- Objectif de la tâche -
Remplacez « tall green bush » par « large green shrub » dans toutes les lignes ci-dessous, en laissant le reste intact. Omettez les images dans la réponse.

- Données fournies -
####################

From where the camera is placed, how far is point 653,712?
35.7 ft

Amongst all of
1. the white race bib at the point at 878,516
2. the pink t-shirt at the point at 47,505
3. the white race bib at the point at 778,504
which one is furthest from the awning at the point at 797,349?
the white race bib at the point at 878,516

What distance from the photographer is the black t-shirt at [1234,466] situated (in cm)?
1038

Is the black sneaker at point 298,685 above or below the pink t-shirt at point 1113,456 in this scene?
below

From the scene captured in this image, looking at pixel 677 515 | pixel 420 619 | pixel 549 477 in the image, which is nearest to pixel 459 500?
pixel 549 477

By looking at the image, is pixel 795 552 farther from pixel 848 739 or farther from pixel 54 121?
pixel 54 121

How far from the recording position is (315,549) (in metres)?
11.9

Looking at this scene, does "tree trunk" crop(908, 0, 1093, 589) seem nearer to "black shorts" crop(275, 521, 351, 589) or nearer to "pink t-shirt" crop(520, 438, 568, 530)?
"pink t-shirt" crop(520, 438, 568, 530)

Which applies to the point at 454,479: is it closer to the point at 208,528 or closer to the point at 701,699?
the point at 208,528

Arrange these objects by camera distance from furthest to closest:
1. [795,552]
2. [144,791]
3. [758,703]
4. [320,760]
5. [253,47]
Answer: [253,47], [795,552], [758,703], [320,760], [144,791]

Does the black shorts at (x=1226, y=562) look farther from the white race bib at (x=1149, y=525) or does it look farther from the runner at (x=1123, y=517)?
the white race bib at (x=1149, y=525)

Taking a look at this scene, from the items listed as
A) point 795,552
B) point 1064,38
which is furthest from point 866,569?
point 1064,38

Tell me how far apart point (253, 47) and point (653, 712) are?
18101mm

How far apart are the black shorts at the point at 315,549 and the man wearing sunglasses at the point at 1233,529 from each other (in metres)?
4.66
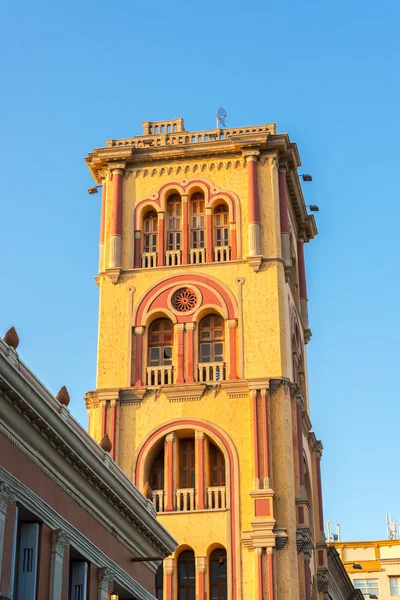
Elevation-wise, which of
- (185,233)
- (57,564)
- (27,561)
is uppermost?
(185,233)

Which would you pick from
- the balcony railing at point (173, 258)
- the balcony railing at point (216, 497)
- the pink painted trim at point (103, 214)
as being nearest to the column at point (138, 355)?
the balcony railing at point (173, 258)

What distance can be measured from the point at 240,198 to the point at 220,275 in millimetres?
3624

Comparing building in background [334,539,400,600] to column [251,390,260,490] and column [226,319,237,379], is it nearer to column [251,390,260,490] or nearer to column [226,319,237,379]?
column [226,319,237,379]

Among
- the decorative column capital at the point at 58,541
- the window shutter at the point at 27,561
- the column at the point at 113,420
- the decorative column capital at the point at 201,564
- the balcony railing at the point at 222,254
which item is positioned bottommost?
the window shutter at the point at 27,561

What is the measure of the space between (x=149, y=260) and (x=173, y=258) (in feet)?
3.27

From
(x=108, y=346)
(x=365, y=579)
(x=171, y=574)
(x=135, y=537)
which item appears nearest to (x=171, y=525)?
(x=171, y=574)

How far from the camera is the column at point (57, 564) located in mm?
27188

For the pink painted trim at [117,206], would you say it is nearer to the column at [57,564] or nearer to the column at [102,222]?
the column at [102,222]

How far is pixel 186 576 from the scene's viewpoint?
45031mm

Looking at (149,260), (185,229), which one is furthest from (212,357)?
(185,229)

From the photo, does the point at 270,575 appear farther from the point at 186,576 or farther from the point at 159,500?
the point at 159,500

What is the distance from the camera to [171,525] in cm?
4519

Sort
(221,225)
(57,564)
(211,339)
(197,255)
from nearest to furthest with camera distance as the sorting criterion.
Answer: (57,564) → (211,339) → (197,255) → (221,225)

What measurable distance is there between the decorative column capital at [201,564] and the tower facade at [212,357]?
51 mm
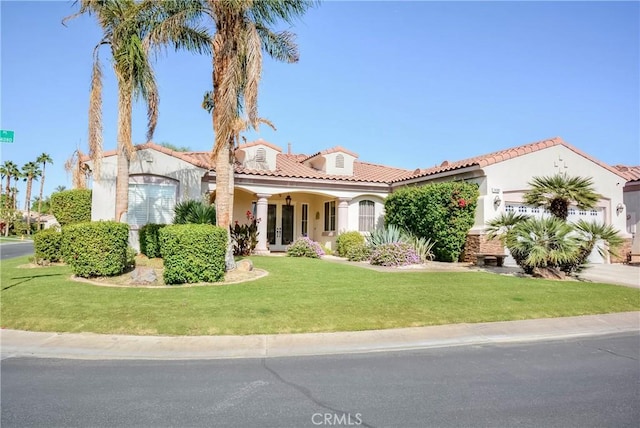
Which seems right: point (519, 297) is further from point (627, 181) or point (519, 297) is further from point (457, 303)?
point (627, 181)

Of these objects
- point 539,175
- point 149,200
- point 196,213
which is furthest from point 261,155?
point 539,175

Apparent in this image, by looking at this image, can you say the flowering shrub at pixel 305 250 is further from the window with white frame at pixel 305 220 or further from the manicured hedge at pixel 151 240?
the manicured hedge at pixel 151 240

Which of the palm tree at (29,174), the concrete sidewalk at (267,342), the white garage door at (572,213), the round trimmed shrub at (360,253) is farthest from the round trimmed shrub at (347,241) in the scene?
the palm tree at (29,174)

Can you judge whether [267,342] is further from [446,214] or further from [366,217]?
[366,217]

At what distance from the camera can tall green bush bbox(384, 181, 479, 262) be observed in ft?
53.6

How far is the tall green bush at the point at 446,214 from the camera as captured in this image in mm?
16328

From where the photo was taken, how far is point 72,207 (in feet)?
56.2

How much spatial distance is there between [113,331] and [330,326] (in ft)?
12.1

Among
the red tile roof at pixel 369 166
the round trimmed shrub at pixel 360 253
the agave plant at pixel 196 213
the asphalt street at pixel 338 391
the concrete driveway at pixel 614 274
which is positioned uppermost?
the red tile roof at pixel 369 166

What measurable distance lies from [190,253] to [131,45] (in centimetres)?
634

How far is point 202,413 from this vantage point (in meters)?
4.22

####################

- Corrigé -
From where the camera is placed, how far is point 653,712?
35.7 ft

Amongst all of
1. the white race bib at the point at 878,516
2. the pink t-shirt at the point at 47,505
3. the white race bib at the point at 778,504
which one is furthest from the awning at the point at 797,349?
the white race bib at the point at 878,516

What distance from the photographer is the black t-shirt at [1234,466] situated (in cm)?
1038

Is the black sneaker at point 298,685 above or below the pink t-shirt at point 1113,456 in this scene?
below

From the scene captured in this image, looking at pixel 677 515 | pixel 420 619 | pixel 549 477 in the image, which is nearest to pixel 459 500?
pixel 549 477

By looking at the image, is pixel 795 552 farther from pixel 848 739 or farther from pixel 54 121?
pixel 54 121

How far from the recording position is (315,549) (in metres)?
11.9

Looking at this scene, does "tree trunk" crop(908, 0, 1093, 589) seem nearer to "black shorts" crop(275, 521, 351, 589) or nearer to "pink t-shirt" crop(520, 438, 568, 530)?
"pink t-shirt" crop(520, 438, 568, 530)

Which applies to the point at 454,479: is it closer to the point at 208,528 or closer to the point at 701,699?
the point at 208,528

Arrange these objects by camera distance from furthest to closest:
1. [795,552]
2. [144,791]
3. [758,703]
4. [320,760]
5. [253,47]
Answer: [253,47], [795,552], [758,703], [320,760], [144,791]

Does the black shorts at (x=1226, y=562) look farther from the white race bib at (x=1149, y=525) or does it look farther from the runner at (x=1123, y=517)?
the white race bib at (x=1149, y=525)

Taking a look at this scene, from the items listed as
A) point 795,552
B) point 1064,38
which is furthest from point 866,569?
point 1064,38

Tell me how far apart point (253, 47) and point (653, 712) are?
18101mm

How far apart are the black shorts at the point at 315,549 and the man wearing sunglasses at the point at 1233,529 from each other (in metres)?
4.66
Elevation-wise, which of
- (185,233)
- (57,564)
- (27,561)
is uppermost?
(185,233)

Which would you pick from
- the balcony railing at point (173, 258)
- the balcony railing at point (216, 497)
- the pink painted trim at point (103, 214)
as being nearest to the column at point (138, 355)?
the balcony railing at point (173, 258)

What distance can be measured from the point at 240,198 to the point at 220,275 in millimetres?
3624

Comparing building in background [334,539,400,600] to column [251,390,260,490] and column [226,319,237,379], is it nearer to column [251,390,260,490] or nearer to column [226,319,237,379]?
column [226,319,237,379]

Among
- the decorative column capital at the point at 58,541
- the window shutter at the point at 27,561
- the column at the point at 113,420
- the decorative column capital at the point at 201,564
- the balcony railing at the point at 222,254
which item is positioned bottommost?
the window shutter at the point at 27,561

What is the measure of the space between (x=149, y=260) and (x=173, y=258) (in feet)?
3.27

From
(x=108, y=346)
(x=365, y=579)
(x=171, y=574)
(x=135, y=537)
which item appears nearest to (x=171, y=525)?
(x=171, y=574)

How far from the camera is the column at point (57, 564) located in mm?
27188

For the pink painted trim at [117,206], would you say it is nearer to the column at [57,564] or nearer to the column at [102,222]?
the column at [102,222]

How far is pixel 186 576 from the scene's viewpoint?
45031mm

Looking at (149,260), (185,229), which one is furthest from (212,357)?
(185,229)

From the photo, does the point at 270,575 appear farther from the point at 186,576 or farther from the point at 159,500?
the point at 159,500

What is the distance from the camera to [171,525] in cm?
4519

Sort
(221,225)
(57,564)
(211,339)
(197,255)
from nearest to furthest with camera distance as the sorting criterion.
Answer: (57,564) → (211,339) → (197,255) → (221,225)

What measurable distance is there between the decorative column capital at [201,564] and the tower facade at [212,357]?
51 mm
Which seems right: point (519, 297) is further from point (627, 181) or point (519, 297) is further from point (457, 303)?
point (627, 181)

Of these objects
- point 539,175
- point 149,200
- point 196,213
which is furthest from point 261,155?
point 539,175

Apparent in this image, by looking at this image, can you say the flowering shrub at pixel 305 250 is further from the window with white frame at pixel 305 220 or further from the manicured hedge at pixel 151 240?
the manicured hedge at pixel 151 240

Which of the palm tree at (29,174), the concrete sidewalk at (267,342), the white garage door at (572,213), the round trimmed shrub at (360,253) is farthest from the round trimmed shrub at (347,241) in the scene?
the palm tree at (29,174)

Can you judge whether [267,342] is further from [446,214] or further from [366,217]?
[366,217]

At what distance from the camera can large green shrub bbox(384, 181, 479, 262) be observed in ft?
53.6

How far is the large green shrub at the point at 446,214 from the camera as captured in this image in mm?
16328

From where the photo was taken, how far is point 72,207 (in feet)?
56.2

How much spatial distance is there between [113,331] and [330,326] (in ft)?
12.1

Among
the red tile roof at pixel 369 166
the round trimmed shrub at pixel 360 253
the agave plant at pixel 196 213
the asphalt street at pixel 338 391
the concrete driveway at pixel 614 274
which is positioned uppermost?
the red tile roof at pixel 369 166

What measurable distance lies from [190,253] to [131,45] (in centimetres)?
634

How far is point 202,413 from this vantage point (in meters)?
4.22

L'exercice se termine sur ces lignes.